The Tunnel at the end of the light.
The only thing wrong with telling the world how you're really feeling on your blog is that the world might actually read it! And then start calling and emailing and texting and telling other people to read your blog etc!
The last couple of days several people have been in touch one way or another expressing their concern.
I'm feeling slightly like a goldfish who put up an "Open House" sign on the side of my bowl!
Today was a bit better again.
I saw the Dr this morning who thinks I have depression.
I'm not so sure although I am sure that I felt worse over the last week than I ever have before.
It's a little chicken and eggish, "Am I depressed and that makes me feel bad about things in my life?" or "Do I feel bad about things in my life and that makes me depressed?"
I'm seeing him again next week, in the meantime he's given me a book to read on the subject. (Should I have told him that reading non-fiction depresses me?) (I must be feeling better, cracking little depression jokes!)
My supervisor has called me a couple of times and strongly encouraged me to take some time off work. She checked and worked out that I have about 15 weeks of unused sick leave so I can afford to take a week off!
My pastor came to see me today because a certain descendent sent him a text asking him to check how I'm going. He had some really good insights and suggestions. Consequently I'll probably go away for a couple of days next week to do some thinking and praying.
A mate rang from Perth.
A brother-in-law rang from Adelaide.
A cyber buddy sent encouraging messages.
My chairperson sent me the words to a wonderful hymn I'd never heard but which really spoke to my situation.

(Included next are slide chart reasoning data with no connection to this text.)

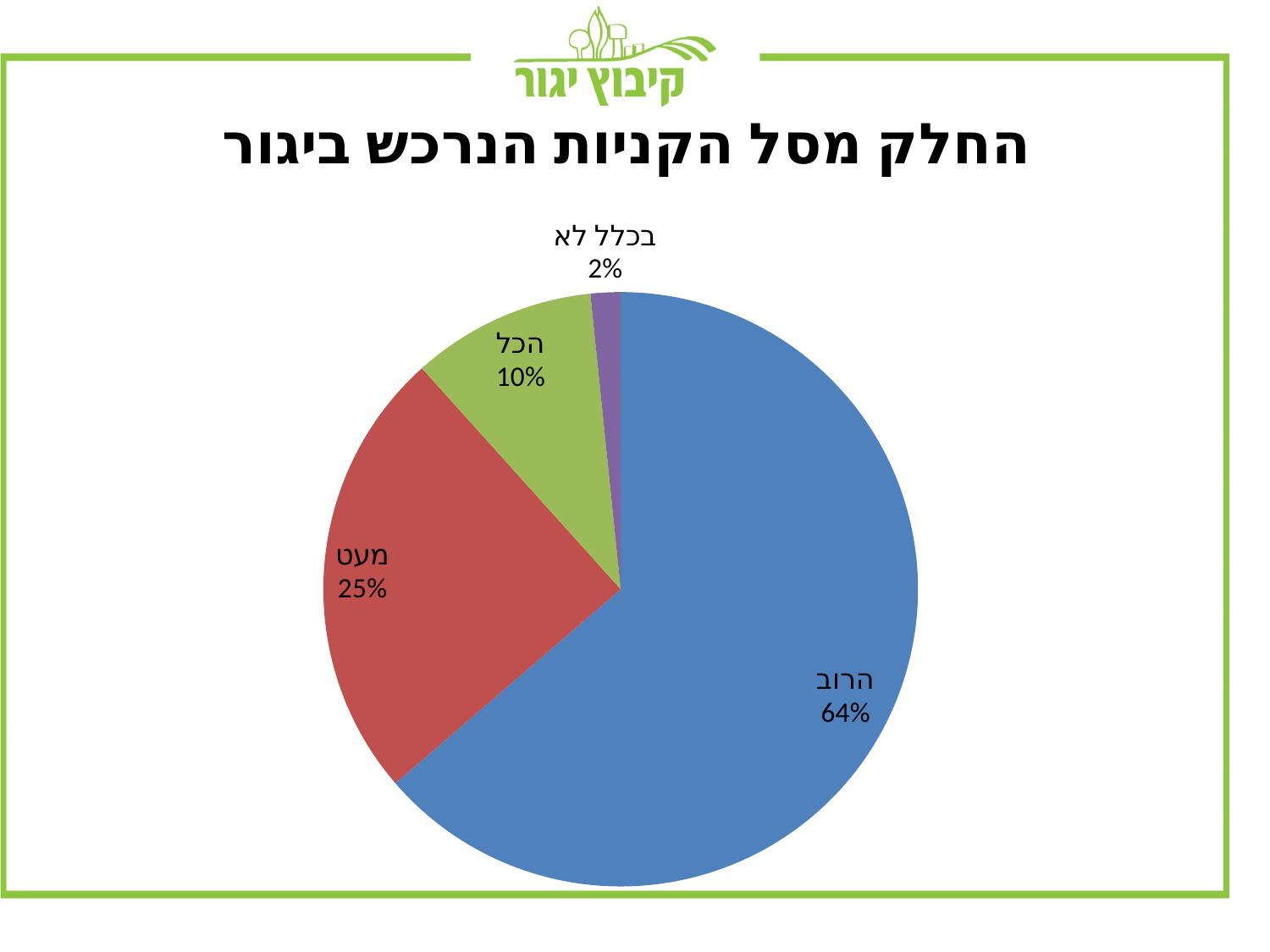
What percentage is shown for the slice labelled הרוב? 64% What is the difference in percentage points between the הרוב slice and the מעט slice? 39 What percentage is shown for the slice labelled מעט? 25% What colour is the slice labelled הרוב? blue Which slice is the smallest? בכלל לא Which slice is larger, הכל or מעט? מעט What percentage is shown for the slice labelled בכלל לא? 2% What percentage is shown for the slice labelled הכל? 10% Which slice is the largest? הרוב What is the title of the chart? החלק מסל הקניות הנרכש ביגור What kind of chart is shown on the slide? pie chart How many slices does the pie chart have? 4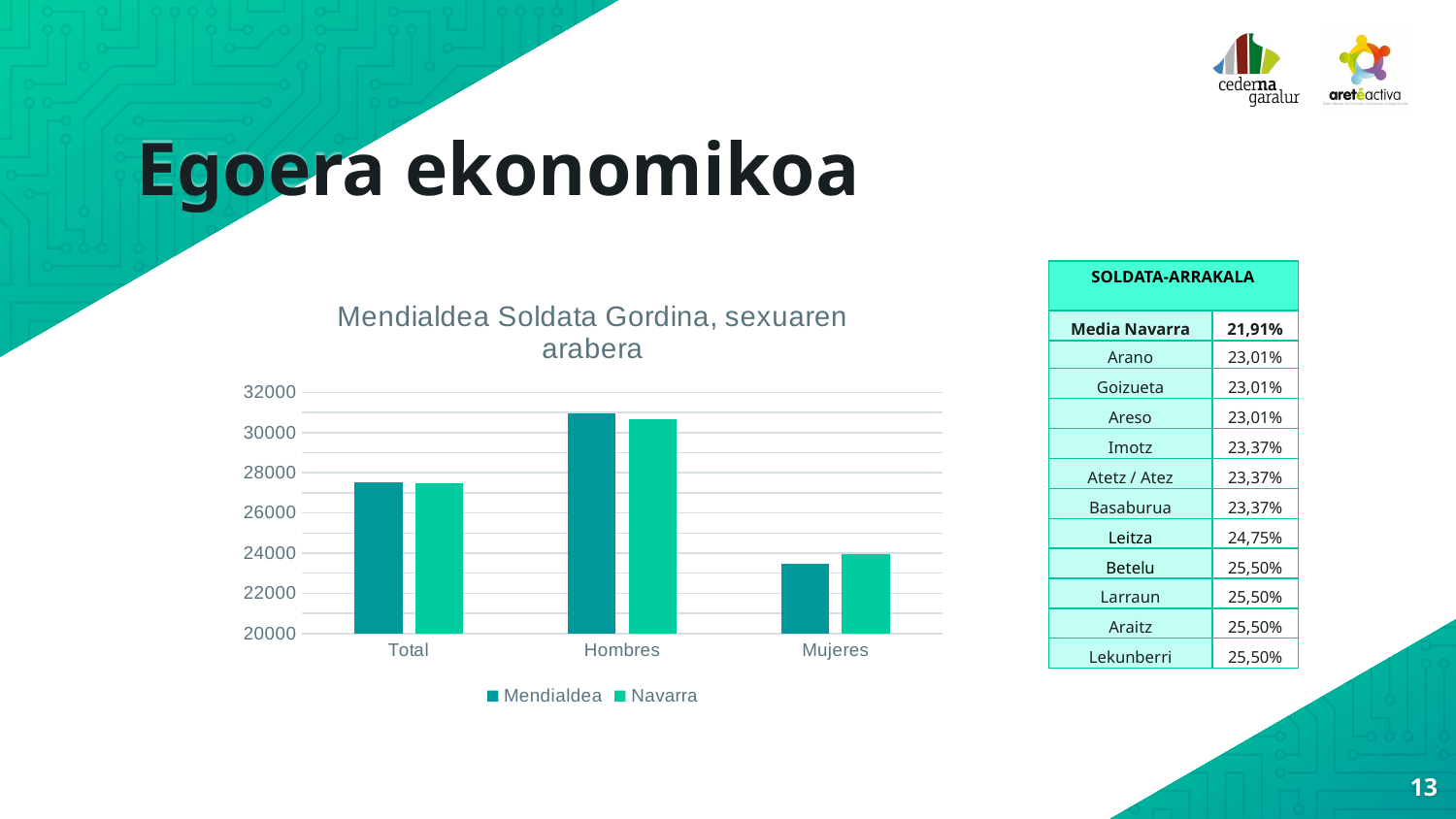
Which category has the lowest Navarra value? Mujeres Is the Mendialdea value for Mujeres greater or less than 24000? less Is the Navarra value for Total greater or less than 28000? less For the Mendialdea series, which is larger: the value for Hombres or the value for Mujeres? Hombres What is the title of the chart? Mendialdea Soldata Gordina, sexuaren arabera Is the Mendialdea value for Hombres greater or less than 30000? greater Which category has the highest Mendialdea value? Hombres How many series does the chart's legend list? 2 How many categories are shown on the x axis of the chart? 3 What kind of chart is shown on the slide? bar chart Which series are listed in the chart's legend? Mendialdea and Navarra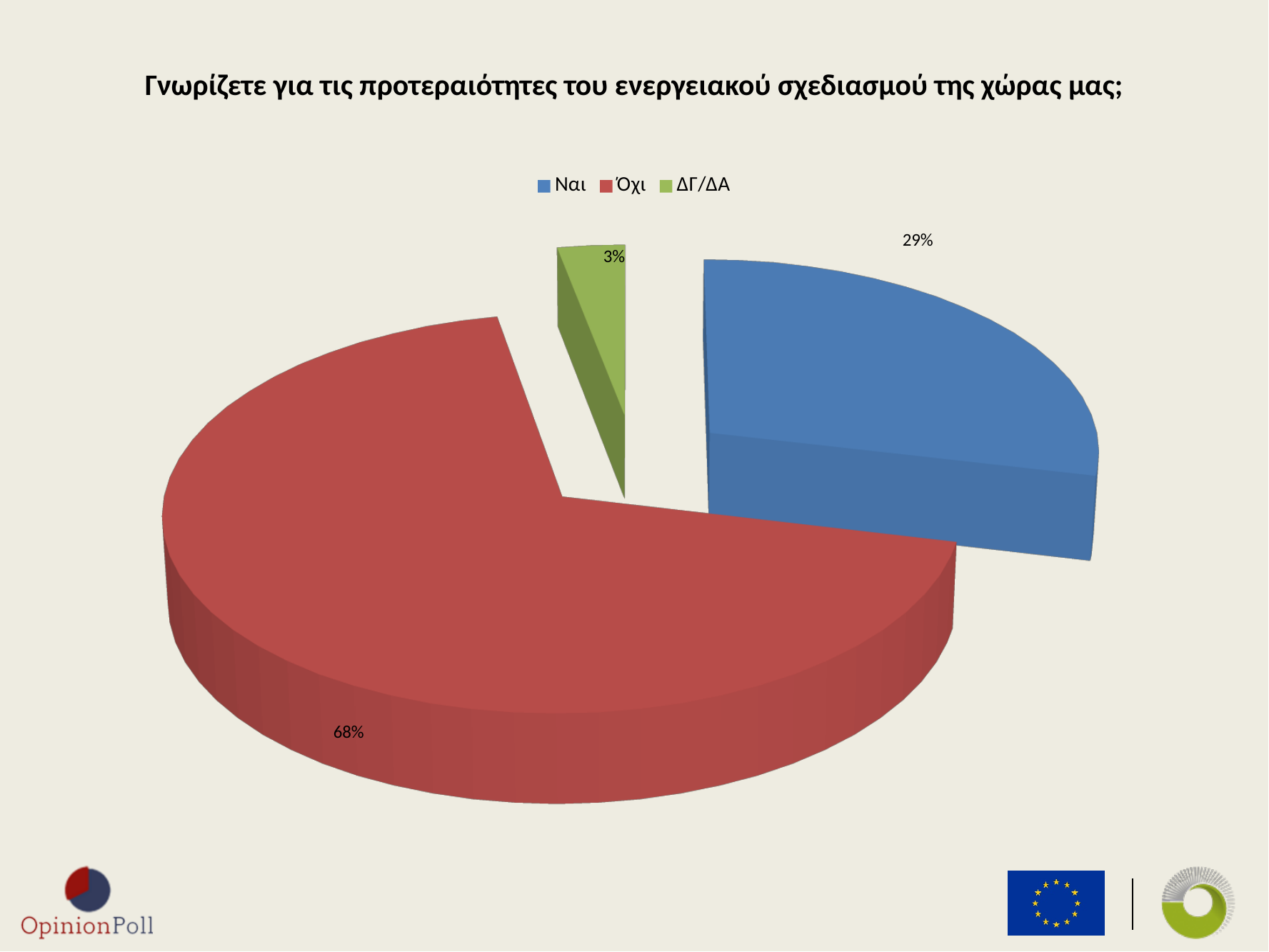
What percentage of respondents answered ΔΓ/ΔΑ? 3% What colour is the slice for Όχι? Red How many slices does the pie chart have? 3 What percentage of respondents answered Όχι? 68% What is the difference in percentage points between Όχι and Ναι? 39 What percentage of respondents answered Ναι? 29% Which response has the largest share of the pie? Όχι Which is larger, the share for Ναι or the share for ΔΓ/ΔΑ? Ναι Which response has the smallest share of the pie? ΔΓ/ΔΑ What is the title of the chart? Γνωρίζετε για τις προτεραιότητες του ενεργειακού σχεδιασμού της χώρας μας; What kind of chart is shown on the slide? Pie chart How many entries does the legend list? 3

It's all happening here folks!!
What's really interesting is how many people have commented that they know how I feel or that they've been through something similar. I know depression is increasing but it is quite amazing to hear how many people have been affected by it.
As I said, I don't know if I have depression or not, sitting here now it doesn't seem like it to me, but in reading the literature I was putting lots of mental ticks against things described as signs and symptons.
Taking some time off will be helpful, if for no other reason than it will give me some time to think and sort through things and try to find solutions to some of the things that are consistent stumbling blocks for me.
I need to get it sorted out before the footy season starts and following Geelong sends me into another tail-spin nose-dive!!!
I feel an odd mixture of feelings, gratitude for people's concern and embarrassment at all the attention.
A few more pics from Sculptures by the Sea.I found out today that my mate Cameron's cousin made this "Sea Anenome" sculpture, along with 2 other similar ones that are part of the exhibition. Very cool!